#### Information shown:
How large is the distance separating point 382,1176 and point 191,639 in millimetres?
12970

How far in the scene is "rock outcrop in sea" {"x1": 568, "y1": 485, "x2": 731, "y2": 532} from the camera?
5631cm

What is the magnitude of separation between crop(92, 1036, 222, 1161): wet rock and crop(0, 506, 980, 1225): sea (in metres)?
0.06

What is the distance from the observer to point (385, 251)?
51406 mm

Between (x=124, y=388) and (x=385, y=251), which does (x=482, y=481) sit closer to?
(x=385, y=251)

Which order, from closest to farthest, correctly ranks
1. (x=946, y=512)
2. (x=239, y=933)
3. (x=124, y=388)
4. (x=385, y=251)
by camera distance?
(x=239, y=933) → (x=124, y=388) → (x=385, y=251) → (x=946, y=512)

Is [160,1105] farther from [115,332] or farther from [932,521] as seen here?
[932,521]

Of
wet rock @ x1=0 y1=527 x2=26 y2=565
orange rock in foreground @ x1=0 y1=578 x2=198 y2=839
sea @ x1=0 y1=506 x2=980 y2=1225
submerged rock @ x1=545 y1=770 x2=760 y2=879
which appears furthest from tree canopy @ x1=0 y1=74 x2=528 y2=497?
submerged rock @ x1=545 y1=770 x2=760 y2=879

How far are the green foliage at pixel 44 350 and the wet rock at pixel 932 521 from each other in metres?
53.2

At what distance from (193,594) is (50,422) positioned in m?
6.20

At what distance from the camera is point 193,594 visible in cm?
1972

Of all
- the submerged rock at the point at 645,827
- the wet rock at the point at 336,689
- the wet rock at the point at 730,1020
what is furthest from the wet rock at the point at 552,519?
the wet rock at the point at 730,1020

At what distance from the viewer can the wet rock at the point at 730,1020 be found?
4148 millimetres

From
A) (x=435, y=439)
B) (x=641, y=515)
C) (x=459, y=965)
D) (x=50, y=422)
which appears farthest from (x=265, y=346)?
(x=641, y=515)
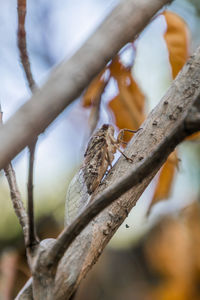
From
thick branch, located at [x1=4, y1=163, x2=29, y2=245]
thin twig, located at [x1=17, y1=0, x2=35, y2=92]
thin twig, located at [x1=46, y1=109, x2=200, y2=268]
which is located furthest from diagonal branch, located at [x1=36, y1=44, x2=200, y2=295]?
thin twig, located at [x1=17, y1=0, x2=35, y2=92]

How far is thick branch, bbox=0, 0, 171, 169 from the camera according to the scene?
50cm

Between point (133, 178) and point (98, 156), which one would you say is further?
point (98, 156)

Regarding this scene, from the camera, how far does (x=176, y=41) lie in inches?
72.4

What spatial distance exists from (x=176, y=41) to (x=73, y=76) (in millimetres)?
1425

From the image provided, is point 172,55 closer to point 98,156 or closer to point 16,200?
point 98,156

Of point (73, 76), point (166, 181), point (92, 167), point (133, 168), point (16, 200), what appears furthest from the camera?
point (166, 181)

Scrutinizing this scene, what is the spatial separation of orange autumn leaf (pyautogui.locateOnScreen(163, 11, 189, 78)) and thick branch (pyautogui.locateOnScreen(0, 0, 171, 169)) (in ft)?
4.05

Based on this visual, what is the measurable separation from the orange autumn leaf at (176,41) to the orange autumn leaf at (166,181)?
41 cm

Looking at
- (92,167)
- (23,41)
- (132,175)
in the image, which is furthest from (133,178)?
(92,167)

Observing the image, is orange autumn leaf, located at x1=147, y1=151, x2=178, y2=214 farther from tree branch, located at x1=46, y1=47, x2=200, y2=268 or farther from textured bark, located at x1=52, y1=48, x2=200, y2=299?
tree branch, located at x1=46, y1=47, x2=200, y2=268

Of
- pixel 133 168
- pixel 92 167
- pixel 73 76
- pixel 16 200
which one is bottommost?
pixel 73 76

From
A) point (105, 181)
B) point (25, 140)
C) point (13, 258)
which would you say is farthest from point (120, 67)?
point (25, 140)

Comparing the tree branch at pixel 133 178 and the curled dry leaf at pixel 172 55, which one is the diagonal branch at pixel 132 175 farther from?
the curled dry leaf at pixel 172 55

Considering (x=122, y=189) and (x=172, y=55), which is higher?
(x=172, y=55)
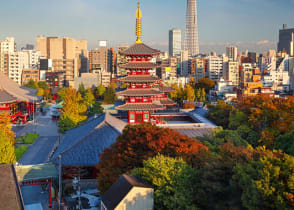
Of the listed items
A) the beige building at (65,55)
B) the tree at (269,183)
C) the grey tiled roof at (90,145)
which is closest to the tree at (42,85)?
the beige building at (65,55)

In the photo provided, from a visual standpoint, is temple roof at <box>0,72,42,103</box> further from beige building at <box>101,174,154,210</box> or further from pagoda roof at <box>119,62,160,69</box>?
beige building at <box>101,174,154,210</box>

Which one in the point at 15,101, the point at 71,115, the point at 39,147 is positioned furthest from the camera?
the point at 15,101

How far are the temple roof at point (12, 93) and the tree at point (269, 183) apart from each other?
148ft

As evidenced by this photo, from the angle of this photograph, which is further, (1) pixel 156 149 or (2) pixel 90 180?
(2) pixel 90 180

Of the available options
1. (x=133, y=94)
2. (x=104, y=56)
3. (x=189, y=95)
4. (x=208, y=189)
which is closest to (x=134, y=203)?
(x=208, y=189)

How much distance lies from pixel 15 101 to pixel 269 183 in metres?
48.6

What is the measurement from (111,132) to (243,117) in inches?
579

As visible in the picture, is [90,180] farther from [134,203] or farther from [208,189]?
[208,189]

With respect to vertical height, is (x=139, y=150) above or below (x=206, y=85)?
below

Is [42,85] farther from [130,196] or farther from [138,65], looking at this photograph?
[130,196]

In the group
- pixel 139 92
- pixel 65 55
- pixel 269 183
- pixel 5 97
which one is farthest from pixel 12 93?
pixel 65 55

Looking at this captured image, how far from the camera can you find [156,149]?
19.7m

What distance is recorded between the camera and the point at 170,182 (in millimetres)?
16484

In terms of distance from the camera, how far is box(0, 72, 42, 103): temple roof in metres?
53.2
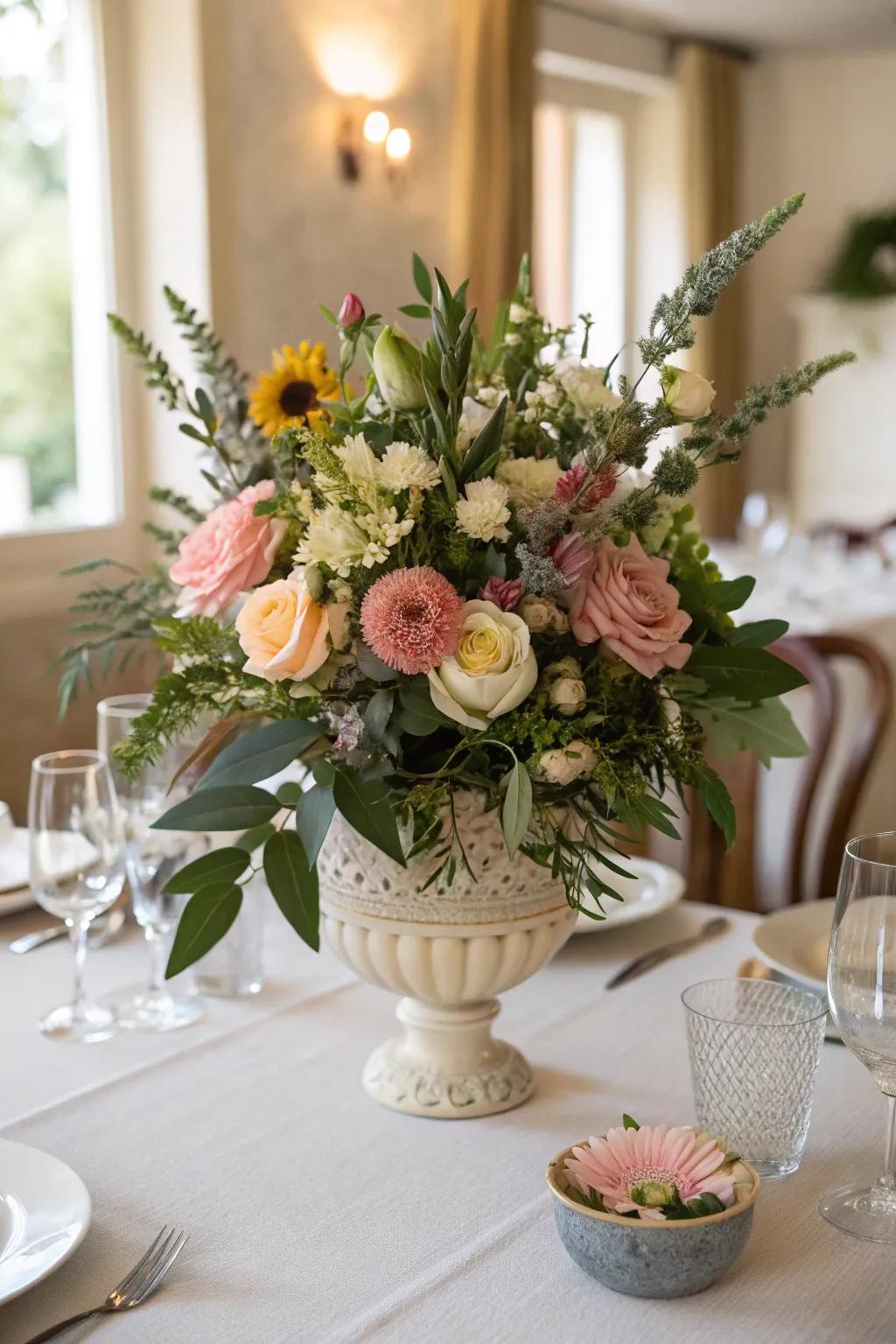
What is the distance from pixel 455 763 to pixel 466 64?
414 cm

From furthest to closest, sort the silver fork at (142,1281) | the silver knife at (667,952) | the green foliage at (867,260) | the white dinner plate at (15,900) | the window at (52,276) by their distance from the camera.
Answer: the green foliage at (867,260)
the window at (52,276)
the white dinner plate at (15,900)
the silver knife at (667,952)
the silver fork at (142,1281)

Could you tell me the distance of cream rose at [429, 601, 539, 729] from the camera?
2.88 feet

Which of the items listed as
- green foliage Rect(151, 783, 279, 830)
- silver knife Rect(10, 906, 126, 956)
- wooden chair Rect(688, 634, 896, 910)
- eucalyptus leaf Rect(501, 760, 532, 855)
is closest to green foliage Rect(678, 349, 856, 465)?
eucalyptus leaf Rect(501, 760, 532, 855)

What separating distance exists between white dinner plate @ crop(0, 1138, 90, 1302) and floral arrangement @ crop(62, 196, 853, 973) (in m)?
0.15

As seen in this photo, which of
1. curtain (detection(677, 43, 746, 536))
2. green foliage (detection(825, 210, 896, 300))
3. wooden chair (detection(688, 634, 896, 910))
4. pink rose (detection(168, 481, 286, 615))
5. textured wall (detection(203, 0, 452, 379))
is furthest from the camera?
green foliage (detection(825, 210, 896, 300))

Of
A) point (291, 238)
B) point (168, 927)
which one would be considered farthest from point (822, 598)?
point (168, 927)

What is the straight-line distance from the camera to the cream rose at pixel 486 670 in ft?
2.88

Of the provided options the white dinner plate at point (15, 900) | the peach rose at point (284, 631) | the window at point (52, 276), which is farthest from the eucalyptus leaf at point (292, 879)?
the window at point (52, 276)

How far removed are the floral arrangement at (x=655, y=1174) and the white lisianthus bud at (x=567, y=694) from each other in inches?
10.1

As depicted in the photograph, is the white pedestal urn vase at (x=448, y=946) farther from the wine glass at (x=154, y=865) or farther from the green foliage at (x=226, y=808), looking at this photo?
the wine glass at (x=154, y=865)

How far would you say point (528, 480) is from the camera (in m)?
0.96

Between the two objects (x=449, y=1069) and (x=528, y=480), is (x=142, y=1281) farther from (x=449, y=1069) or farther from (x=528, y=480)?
(x=528, y=480)

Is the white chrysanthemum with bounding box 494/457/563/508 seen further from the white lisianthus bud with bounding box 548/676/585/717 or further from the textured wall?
the textured wall

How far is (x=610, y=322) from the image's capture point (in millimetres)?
6180
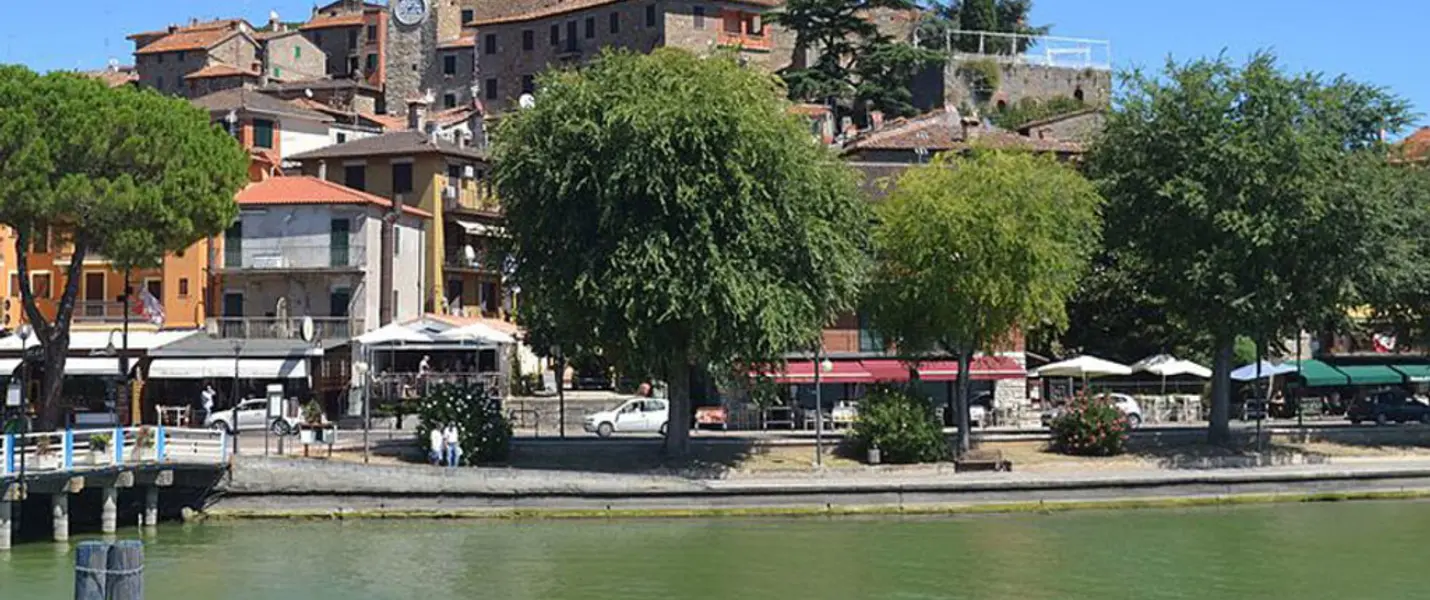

#### Objective:
Copy out the material above word for word, from its first line through the line containing "4148 millimetres".

#### The completed task:
How large is the distance separating point 382,1176 and point 191,639 in millimetres?
12970

How far in the scene is "rock outcrop in sea" {"x1": 568, "y1": 485, "x2": 731, "y2": 532} from the camera?
5631cm

What is the magnitude of separation between crop(92, 1036, 222, 1161): wet rock and crop(0, 506, 980, 1225): sea (in metres)?
0.06

What is the distance from the observer to point (385, 251)?
51406 mm

Between (x=124, y=388) and (x=385, y=251), which does (x=482, y=481) sit closer to?
(x=385, y=251)

Which order, from closest to farthest, correctly ranks
1. (x=946, y=512)
2. (x=239, y=933)
3. (x=124, y=388)
4. (x=385, y=251)
by camera distance?
(x=239, y=933) → (x=124, y=388) → (x=385, y=251) → (x=946, y=512)

Is [160,1105] farther from [115,332] or farther from [932,521] as seen here?
[932,521]

Of
wet rock @ x1=0 y1=527 x2=26 y2=565
orange rock in foreground @ x1=0 y1=578 x2=198 y2=839
sea @ x1=0 y1=506 x2=980 y2=1225
submerged rock @ x1=545 y1=770 x2=760 y2=879
which appears furthest from tree canopy @ x1=0 y1=74 x2=528 y2=497?
submerged rock @ x1=545 y1=770 x2=760 y2=879

How far are the green foliage at pixel 44 350 and the wet rock at pixel 932 521 from each other in metres?
53.2

At what distance from (193,594) is (50,422) positioned in m?
6.20

At what distance from the camera is point 193,594 visible in cm?
1972

Of all
- the submerged rock at the point at 645,827
- the wet rock at the point at 336,689
- the wet rock at the point at 730,1020
what is furthest from the wet rock at the point at 552,519?
the wet rock at the point at 730,1020

At what distance from the viewer can the wet rock at the point at 730,1020 be found?
4148 millimetres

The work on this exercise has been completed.